Successivamente, come ben saprete, nel giugno del 2009 nella medesima zona in Arkansas si abbatté un altro terrificante tornado, Katrina. Classificato con classe 6.5 e dal vortice roteante in senso contrario, questo straordinario fenomeno naturale però aveva la caratteristica al suo passaggio di rimettere a posto le cose, ripiantando alberi, costruendo le case dai vecchi ruderi, spolverando, sistemando le carrozzerie delle auto con precisione esadecimale, insomma riportando le cose in maniera cristiana. Gli è valso l’appellativo di Re-tornado e un sacco di applausi da parte dei proprietari terreni delle regioni del corridoio dei tornado i quali già pregustavano il ritorno in patria degli amati cardellini di San Pietro di Felletto.

I cardellini di San Pietro di Felletto, tornati in Arkansas vennero poi sterminati a suon di fucilate a pallettoni da una spedizione di origine ignota mettendo fine all’annosa questione dell’intercontinentalità di questa specie di pennuti.

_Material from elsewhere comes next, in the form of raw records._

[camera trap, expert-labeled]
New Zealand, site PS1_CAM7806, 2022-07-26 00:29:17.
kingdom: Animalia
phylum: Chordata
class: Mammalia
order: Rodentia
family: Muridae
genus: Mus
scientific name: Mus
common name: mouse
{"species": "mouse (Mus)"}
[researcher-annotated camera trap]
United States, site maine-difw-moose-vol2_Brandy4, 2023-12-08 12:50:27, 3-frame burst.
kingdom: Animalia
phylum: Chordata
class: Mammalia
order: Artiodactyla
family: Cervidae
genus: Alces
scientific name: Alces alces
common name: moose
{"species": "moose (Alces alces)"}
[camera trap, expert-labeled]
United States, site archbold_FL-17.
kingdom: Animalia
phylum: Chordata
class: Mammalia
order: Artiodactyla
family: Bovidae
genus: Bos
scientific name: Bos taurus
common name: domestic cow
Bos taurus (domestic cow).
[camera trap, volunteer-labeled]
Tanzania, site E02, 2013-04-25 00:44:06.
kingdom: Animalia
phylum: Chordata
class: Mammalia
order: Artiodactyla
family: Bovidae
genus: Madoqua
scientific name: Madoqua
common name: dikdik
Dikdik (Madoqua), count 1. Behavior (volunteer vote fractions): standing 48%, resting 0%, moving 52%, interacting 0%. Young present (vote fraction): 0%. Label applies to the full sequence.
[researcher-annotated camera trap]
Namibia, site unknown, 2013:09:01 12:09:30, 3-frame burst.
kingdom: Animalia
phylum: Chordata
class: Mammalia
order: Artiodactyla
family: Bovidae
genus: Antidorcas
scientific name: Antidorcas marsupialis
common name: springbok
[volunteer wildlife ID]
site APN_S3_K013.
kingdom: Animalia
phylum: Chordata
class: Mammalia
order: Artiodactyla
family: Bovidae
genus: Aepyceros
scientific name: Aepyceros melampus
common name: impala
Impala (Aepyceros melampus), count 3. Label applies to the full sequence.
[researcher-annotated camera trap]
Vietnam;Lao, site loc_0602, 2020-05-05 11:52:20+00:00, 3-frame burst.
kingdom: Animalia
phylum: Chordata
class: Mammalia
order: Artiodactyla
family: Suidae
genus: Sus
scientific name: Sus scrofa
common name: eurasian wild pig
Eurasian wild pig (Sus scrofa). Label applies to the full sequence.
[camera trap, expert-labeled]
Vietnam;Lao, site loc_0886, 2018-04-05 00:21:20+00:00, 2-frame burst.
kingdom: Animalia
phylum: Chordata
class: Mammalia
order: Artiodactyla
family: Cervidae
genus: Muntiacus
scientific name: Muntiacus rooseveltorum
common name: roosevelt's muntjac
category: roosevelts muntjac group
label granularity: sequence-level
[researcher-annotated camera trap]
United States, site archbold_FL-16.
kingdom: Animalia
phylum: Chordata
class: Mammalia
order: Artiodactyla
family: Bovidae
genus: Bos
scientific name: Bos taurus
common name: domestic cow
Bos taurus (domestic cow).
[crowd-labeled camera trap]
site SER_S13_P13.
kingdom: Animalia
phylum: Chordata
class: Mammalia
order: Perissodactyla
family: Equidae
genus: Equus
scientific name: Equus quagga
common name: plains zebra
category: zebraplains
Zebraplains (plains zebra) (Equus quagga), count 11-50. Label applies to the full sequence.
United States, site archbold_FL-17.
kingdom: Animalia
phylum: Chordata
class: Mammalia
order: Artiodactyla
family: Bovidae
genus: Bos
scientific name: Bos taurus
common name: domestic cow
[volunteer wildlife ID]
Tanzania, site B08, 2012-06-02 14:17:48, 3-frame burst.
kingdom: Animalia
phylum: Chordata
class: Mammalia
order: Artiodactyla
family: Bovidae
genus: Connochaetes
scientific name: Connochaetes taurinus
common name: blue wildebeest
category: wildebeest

Il motivo per cui vennero sterminati è dovuto ad un evidente difetto cromosomico: una volta posatosi, il cardellino di San Pietro di Felletto emigrato in Arkansas, al momento di riprendere il volo si dimenticava sistematicamente di riaprire gli artigli. Questo, legato alla forza innata del piccolo volatile, lo costringeva a trasportare in volo interi alberi o tralicci o automobili, lasciati poi ricadere al suolo dall’altezza critica di 20 metri. Il risultato era un gran casino che invocava il ritorno di un Re-tornado. “Gloria gloria al Re-tornado”.

Con questa patetica immagine ci salutiamo anche per questa puntata. Ci ritroveremo nella quinta e quart’ultimapuntata, con un balzo all’indietro nel tempo e nello spazio: parleremo infatti di paleontologia e altre cazzate del genere. È in arrivo il dinosauro preferito da Irbarol, il muttaburra saurus, ricco di incongruenze e per questo amato dai più piccoli.

*Fonte: Monica Moresco, 2001.

3 commenti

  1. Mamma mia, ho sempre creduto che si trattase del fringuello di San Pietro di Feletto e non del cardellino! Oggi ho fatto la scoperta del secolo, grazie alle tua voce che si diffonde per tutto il continente nordamericano arkansas compreso (e Bill Clinton ringrazia)…

    • Gentile Cristina, inoltrerò ad Irbarol le sue osservazioni il più presto possibile. Nel frattempo faccio notare che ovviamente non può essere un fringuello dato che esso non è presente in centro Italia.